佐々木則夫監督と澤穂希選手
高校時代は名門帝京高校で主将、現大宮の前身であるNTT関東ではMF、DFとして1部昇格に貢献した。33歳で現役を引退し、その後は指導者の道を歩んだ。指導者としての確たる実績はないが、07年12月に日本女子代表監督に就任した。
「小さな娘たちが粘り強くやってくれました」と優勝後の代表インタビューで笑顔でこたえた佐々木監督。PK戦に入る直前に指示を出していた際にも笑顔だった。この朗らかさが、武器だということはよく言われる。だが、雰囲気作りだけでは勝てない。
チームの得点源である澤穂希選手をボランチに下げるという思い切った決断が、チームを完全に変えた。組織でいう人事だ。もちろん、失敗すれば澤選手の選手生命を無駄に、チームの雰囲気まで悪くしてしまう。
監督就任時に佐々木監督は「W杯を経験して、強豪チームに勝つためには、もっと相手の良さを消すためのプレーをしていかなければならないと感じている」とこたえている。
最も得点力のある選手を守備的な位置にまで下げるという矛盾。しかし、最も能力のある澤選手を相手の攻撃の芽を摘むボランチに下げて、ボールを奪ってすぐさま速攻に移すというスタイルが完成した。

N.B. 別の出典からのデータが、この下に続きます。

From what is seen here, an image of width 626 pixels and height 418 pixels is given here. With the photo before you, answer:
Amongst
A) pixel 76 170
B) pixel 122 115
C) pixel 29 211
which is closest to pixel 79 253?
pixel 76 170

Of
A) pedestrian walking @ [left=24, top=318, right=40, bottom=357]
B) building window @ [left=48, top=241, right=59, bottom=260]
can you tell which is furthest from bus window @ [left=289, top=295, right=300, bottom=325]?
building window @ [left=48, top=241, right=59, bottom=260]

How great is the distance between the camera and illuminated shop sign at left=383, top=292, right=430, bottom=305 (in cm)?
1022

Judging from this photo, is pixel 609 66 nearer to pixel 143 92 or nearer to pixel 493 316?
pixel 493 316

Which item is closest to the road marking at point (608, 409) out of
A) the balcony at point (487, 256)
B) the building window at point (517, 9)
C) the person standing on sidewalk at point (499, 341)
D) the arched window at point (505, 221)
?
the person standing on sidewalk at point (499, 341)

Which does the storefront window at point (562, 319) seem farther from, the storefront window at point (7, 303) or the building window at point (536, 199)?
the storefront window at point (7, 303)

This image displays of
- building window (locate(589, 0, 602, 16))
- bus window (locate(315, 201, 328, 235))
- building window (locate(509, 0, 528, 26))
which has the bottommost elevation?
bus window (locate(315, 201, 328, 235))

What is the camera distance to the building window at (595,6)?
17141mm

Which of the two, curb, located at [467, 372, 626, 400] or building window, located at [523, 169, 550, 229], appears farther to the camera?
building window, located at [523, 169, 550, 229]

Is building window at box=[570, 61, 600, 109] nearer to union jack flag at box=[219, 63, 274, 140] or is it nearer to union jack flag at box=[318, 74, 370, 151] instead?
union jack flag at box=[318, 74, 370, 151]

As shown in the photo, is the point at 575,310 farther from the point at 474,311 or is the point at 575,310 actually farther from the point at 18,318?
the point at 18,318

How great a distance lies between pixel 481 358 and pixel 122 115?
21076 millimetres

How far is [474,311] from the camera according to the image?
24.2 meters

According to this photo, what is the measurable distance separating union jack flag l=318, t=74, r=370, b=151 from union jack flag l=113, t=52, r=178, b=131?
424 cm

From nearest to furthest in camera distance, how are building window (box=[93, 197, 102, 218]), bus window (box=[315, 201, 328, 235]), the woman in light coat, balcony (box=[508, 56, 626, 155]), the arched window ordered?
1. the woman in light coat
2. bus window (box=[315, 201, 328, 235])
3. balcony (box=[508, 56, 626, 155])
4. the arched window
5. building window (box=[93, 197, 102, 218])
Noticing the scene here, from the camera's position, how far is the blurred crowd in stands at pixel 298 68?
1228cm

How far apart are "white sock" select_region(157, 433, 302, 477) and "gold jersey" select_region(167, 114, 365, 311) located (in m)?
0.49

澤選手が今大会でも得点王になったように、実は大英断だったということだ。さらに今大会での選手起用もことごとく当たった。それは、選手の特徴やコンディションを誰よりもよく理解していたからだろう。
W杯優勝でなでしこJAPANの結束はさらに強固になったことだろう。しばしの休養の後に、次は12年ロンドン五輪の予選がすぐ目の前に迫っている。